The only thing I'd seen about Silent Hill was a 15-second TV advert that made it look like a nice atmospheric suspense movie instead of belonging to the slasher/torture genre that I probably wouldn't enjoy (Saw, Wolf Creek, Hostel, what have you), so when my flatmate expressed the need to see this on opening day, I offered to join him. On the way to the theater I learned it was based on a video game (in fact the only game to give my flatmate's brother nightmares) which might have lowered my expectations and mollified my criticalness, but so be it.
In the first few minutes I was surprised to discover it actually boasts recognisable actors, in the forms of Radha Mitchell (Man on Fire, Melinda & Melinda) and Sean Bean, and one of those unknown to me, Laurie Holden, quickly became my favorite cop since HiPs, the 1989 Energizer Bunny ad spoofing CHiPs. The acting is nothing special, but in a movie like this dialogue is usually a method of communication rather than the main attraction, so who really cares?

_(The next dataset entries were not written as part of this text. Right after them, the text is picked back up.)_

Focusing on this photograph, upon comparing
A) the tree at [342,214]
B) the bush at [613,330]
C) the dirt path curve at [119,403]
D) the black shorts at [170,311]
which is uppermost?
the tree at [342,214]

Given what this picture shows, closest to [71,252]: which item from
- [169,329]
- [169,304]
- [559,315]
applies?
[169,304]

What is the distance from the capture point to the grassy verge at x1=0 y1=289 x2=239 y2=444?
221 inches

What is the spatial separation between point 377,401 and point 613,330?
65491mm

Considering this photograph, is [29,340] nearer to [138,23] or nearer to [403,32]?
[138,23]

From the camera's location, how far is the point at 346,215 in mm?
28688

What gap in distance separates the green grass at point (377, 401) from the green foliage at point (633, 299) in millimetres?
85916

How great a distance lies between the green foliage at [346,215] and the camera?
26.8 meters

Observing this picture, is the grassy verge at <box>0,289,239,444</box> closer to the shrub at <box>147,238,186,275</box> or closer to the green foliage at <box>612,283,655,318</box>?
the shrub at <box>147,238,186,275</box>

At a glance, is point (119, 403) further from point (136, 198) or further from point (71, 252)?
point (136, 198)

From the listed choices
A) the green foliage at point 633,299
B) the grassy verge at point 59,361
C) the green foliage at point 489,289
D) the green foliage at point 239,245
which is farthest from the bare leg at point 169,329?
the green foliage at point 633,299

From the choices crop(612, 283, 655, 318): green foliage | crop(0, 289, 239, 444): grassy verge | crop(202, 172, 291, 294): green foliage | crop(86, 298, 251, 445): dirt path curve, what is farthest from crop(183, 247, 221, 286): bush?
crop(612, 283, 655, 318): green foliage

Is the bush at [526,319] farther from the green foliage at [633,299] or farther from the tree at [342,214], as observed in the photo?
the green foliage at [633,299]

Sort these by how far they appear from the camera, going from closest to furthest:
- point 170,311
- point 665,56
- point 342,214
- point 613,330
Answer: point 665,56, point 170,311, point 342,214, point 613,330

Initially, Mitchell does her best impression of fellow aussie Naomi Watts while exploring the ghost town of Silent Hill, but the sudden emergence of a few grotesque figures evocative of Dante's Inferno made me realise this was going to be more than another Ring retread. Admittedly, there are elements in common with "J-horror" since the game was created by Japenese designers, but this is decidedly not another tepid offering of PG-13 kiddie horror. Though it begins relatively benign, each subseqent encounter with evil escalates in intensity until finally all hell breaks loose. If you don't have an "I can't believe I just saw that" reaction or two by movie's end, you might not be human.
Along with his subject, I knew nothing of French director Christophe Gans. I missed his last movie, Brotherhood of the Wolf, which is now five years old but his relative lack of product wasn't reflected in a lack of vision for Silent Hill. The art direction, production design, costume design, and make-up in particular, were collectively top-notch, making the world and its macabre inhabitants at once repulsive and irresistible.
The fun for me was knowing nothing and — both during the movie and afterwards — trying to figure out exactly what the nature of Silent Hill is, and in the end I found the movie a provocative addition to the supernatural genre despite a few cliches and what I thought were unsatisfactory explanations. Having read a bit about the game since coming home, however, what I considered flaws in the revelations near movie's end do seem to be consistent with the game, and their seeming incoherence to me might be due to their being influenced by Eastern mythology.
Still, despite its tendency for over-explaining, the movie ironically left enough gaps for me to develop a personal interpretion to my satisfaction. So if anyone does see it, I'd love to bounce my reading off you. I recommend it unless you don't want to see any kind of gore (brief though it is).